World Immunization Day
November 10, 2012
Each year, millions of children in developing countries die before their fifth birthday from preventable diseases like pneumonia, diarrhea, malaria and measles.
Although some of the solutions to preventing these deaths — like vaccines and access to clean water — appear to be simple, implementing them can be complex. In many developing countries, health systems are weak, there simply aren't enough trained health workers, and distributing vaccines is often difficult especially in remote or conflict-affected areas.
The Government of Canada has made immunization a major part of its maternal, newborn and child health investments in developing countries. The Canadian International Development Agency (CIDA) works with experienced partners to achieve lasting results. For example, CIDA supports UNICEF and the World Health Organization's routine immunization work in more than 20 countries worldwide. We also work with the GAVI Alliance to increase access to affordable existing vaccines and accelerate the introduction of new vaccines. Since 2010, support from CIDA and other donors has helped GAVI to successfully introduce the life-saving vaccine for pneumonia in 18 developing countries, where the illness is a serious threat to children under five.
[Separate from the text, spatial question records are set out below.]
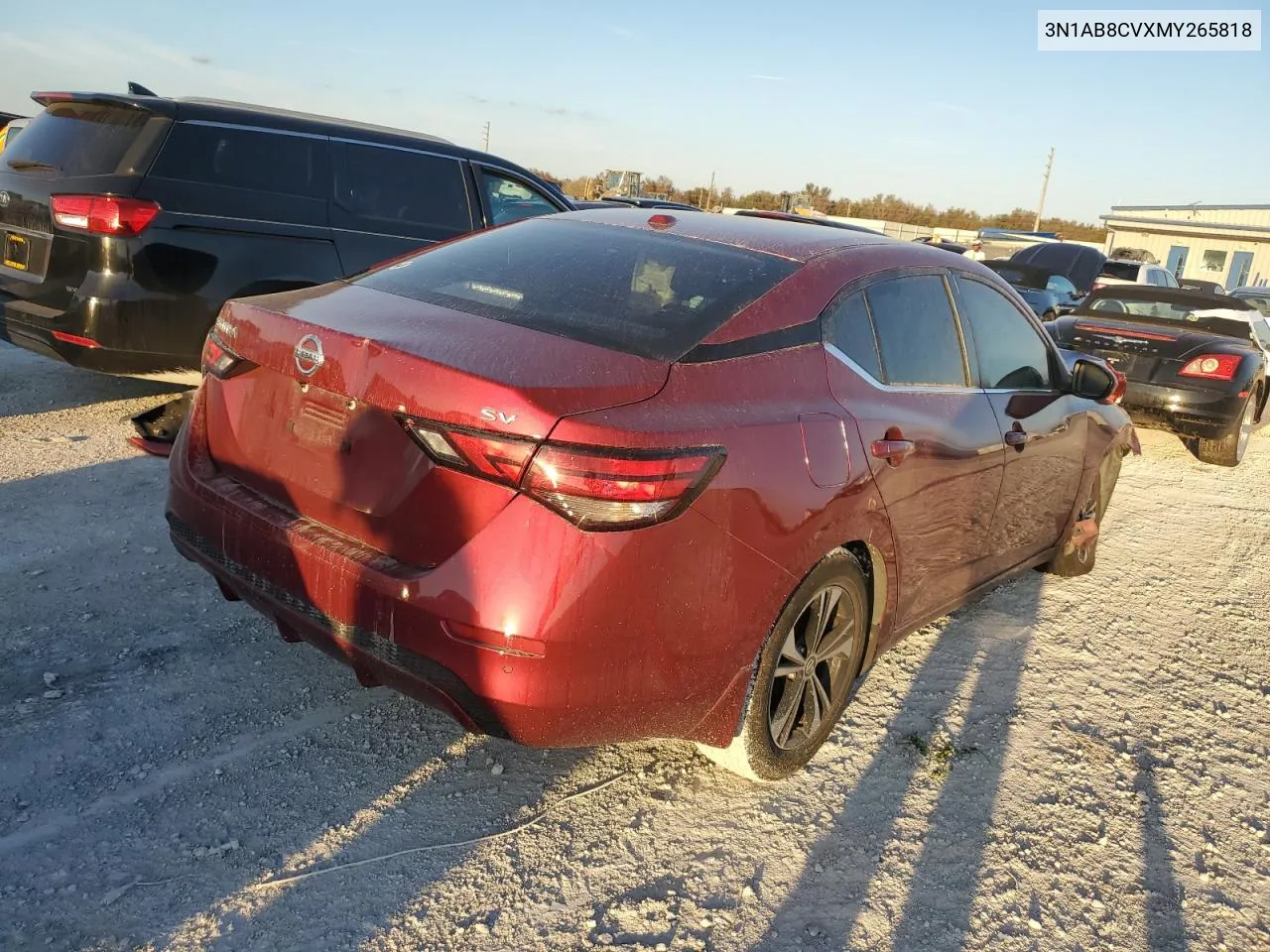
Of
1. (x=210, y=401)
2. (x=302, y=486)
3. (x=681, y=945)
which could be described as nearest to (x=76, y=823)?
(x=302, y=486)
Canada is also a key supporter of the global effort to eradicate polio. In September, I was pleased to announce CIDA's collaboration with Rotary Canada and the Bill & Melinda Gates Foundation that will promote awareness of this important issue across Canada and raise up to $3 million for the Global Polio Eradication Initiative.
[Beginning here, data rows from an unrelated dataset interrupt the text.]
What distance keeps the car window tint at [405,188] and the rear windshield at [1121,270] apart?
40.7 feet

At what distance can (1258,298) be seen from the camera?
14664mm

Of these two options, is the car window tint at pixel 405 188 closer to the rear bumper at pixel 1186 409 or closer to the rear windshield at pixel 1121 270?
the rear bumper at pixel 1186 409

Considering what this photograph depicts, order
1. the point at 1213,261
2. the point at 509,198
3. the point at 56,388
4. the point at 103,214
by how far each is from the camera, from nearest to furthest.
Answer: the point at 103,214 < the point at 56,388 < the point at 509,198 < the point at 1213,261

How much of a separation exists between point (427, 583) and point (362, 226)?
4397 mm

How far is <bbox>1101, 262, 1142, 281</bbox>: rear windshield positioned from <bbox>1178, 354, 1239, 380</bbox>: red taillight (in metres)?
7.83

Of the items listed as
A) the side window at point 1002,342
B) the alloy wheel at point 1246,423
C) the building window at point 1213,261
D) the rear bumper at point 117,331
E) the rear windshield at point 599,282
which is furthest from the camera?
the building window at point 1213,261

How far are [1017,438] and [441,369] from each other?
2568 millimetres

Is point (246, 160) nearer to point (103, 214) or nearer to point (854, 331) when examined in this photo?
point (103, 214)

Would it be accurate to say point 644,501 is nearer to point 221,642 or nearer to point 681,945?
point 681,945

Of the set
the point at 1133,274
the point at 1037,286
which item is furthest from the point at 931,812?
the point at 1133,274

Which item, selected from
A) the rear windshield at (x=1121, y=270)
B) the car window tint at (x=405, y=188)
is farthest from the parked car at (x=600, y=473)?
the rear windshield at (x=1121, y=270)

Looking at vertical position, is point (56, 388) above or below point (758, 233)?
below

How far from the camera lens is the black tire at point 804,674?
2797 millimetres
Thanks to the efforts of developing countries and global partners, immunization programs have significantly increased. The supply of influenza vaccines has expanded and more children are being immunized than ever before. Intensified vaccination campaigns have reduced polio cases by more than 99 percent and global measles mortality by 74 percent. These are real, concrete results that are having a positive impact on an entire generation of children. The global aim now is to reach the remaining 23 million infants in developing countries who still do not receive the necessary immunization they need to live healthy, normal lives.
We believe that every child deserves a fair chance in life. On this day, Canadians can be proud of their government's efforts in providing life-saving vaccines to children across the world.